» **PROVIDED DATA**:
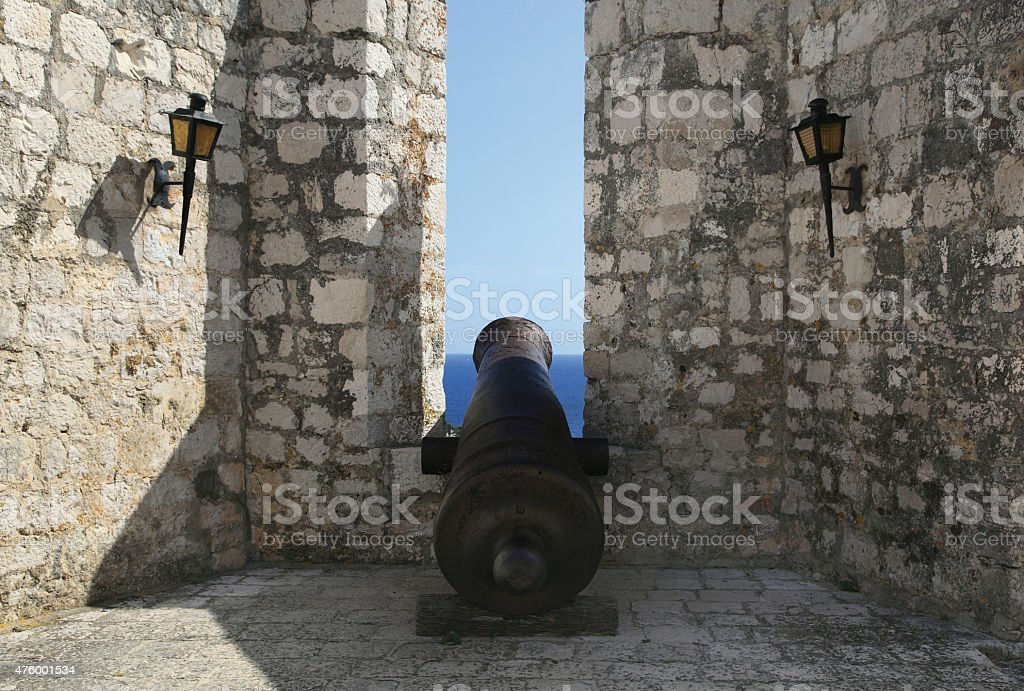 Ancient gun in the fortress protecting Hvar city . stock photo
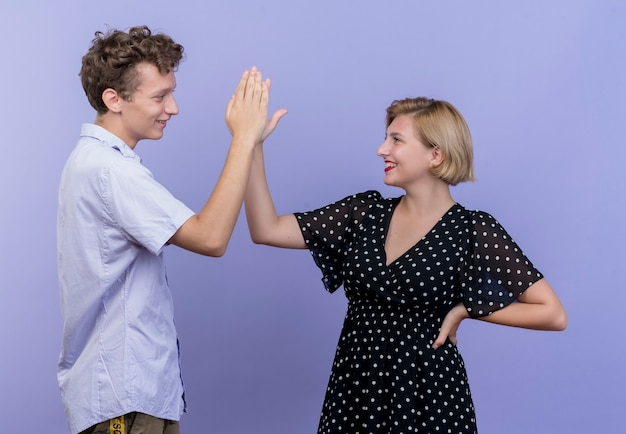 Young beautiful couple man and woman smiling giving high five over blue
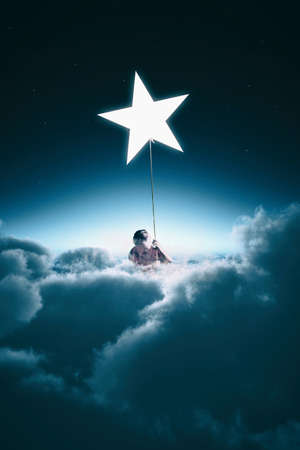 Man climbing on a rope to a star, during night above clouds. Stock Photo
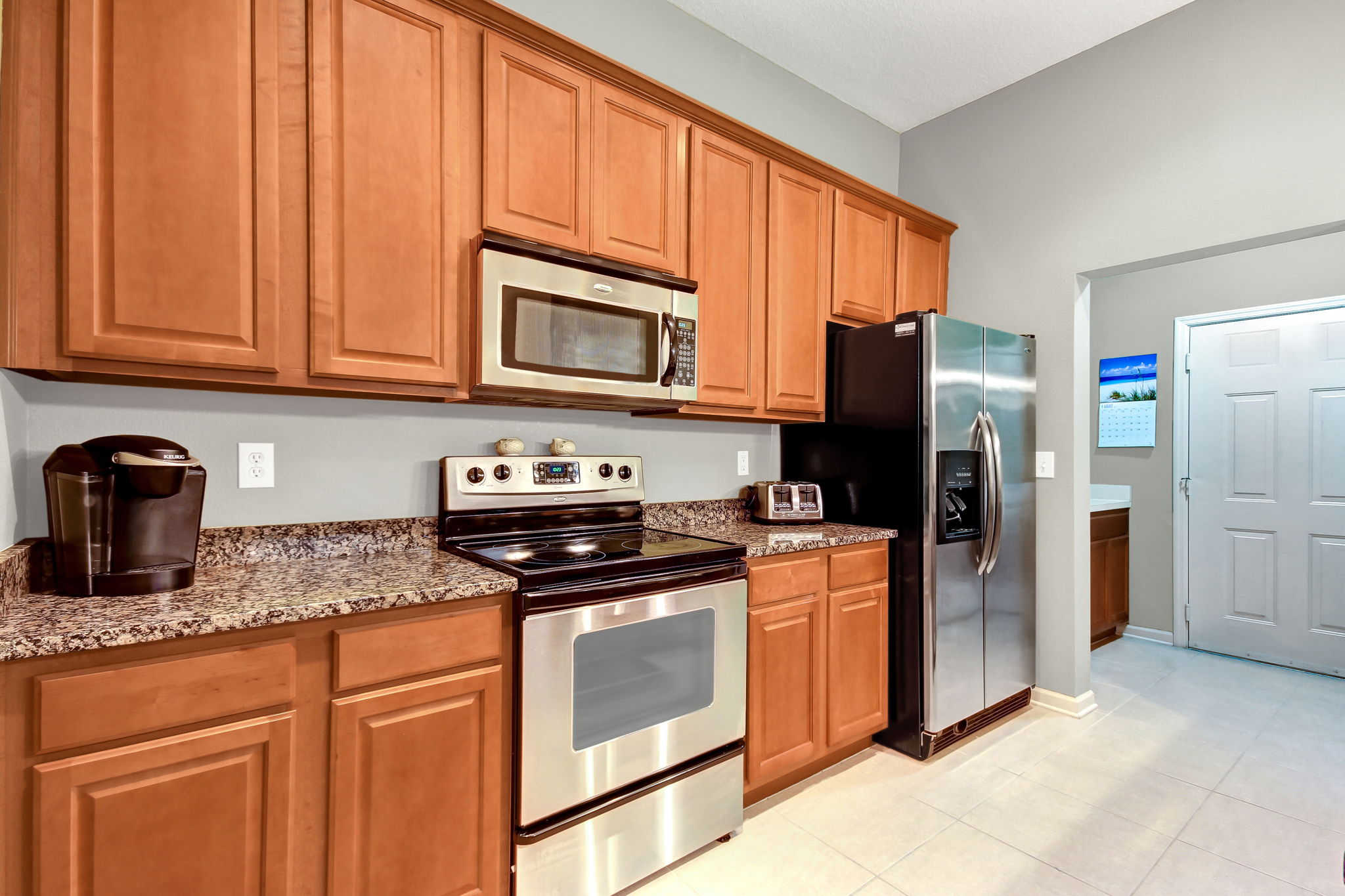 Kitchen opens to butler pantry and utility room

» **WHAT YOU HAVE TO DO**: The material above is to be set down exactly, with pictures removed.

» **ANSWER TO THE PROBLEM**:
 Ancient gun in the fortress protecting Hvar city . stock photo
 Young beautiful couple man and woman smiling giving high five over blue
 Man climbing on a rope to a star, during night above clouds. Stock Photo
 Kitchen opens to butler pantry and utility room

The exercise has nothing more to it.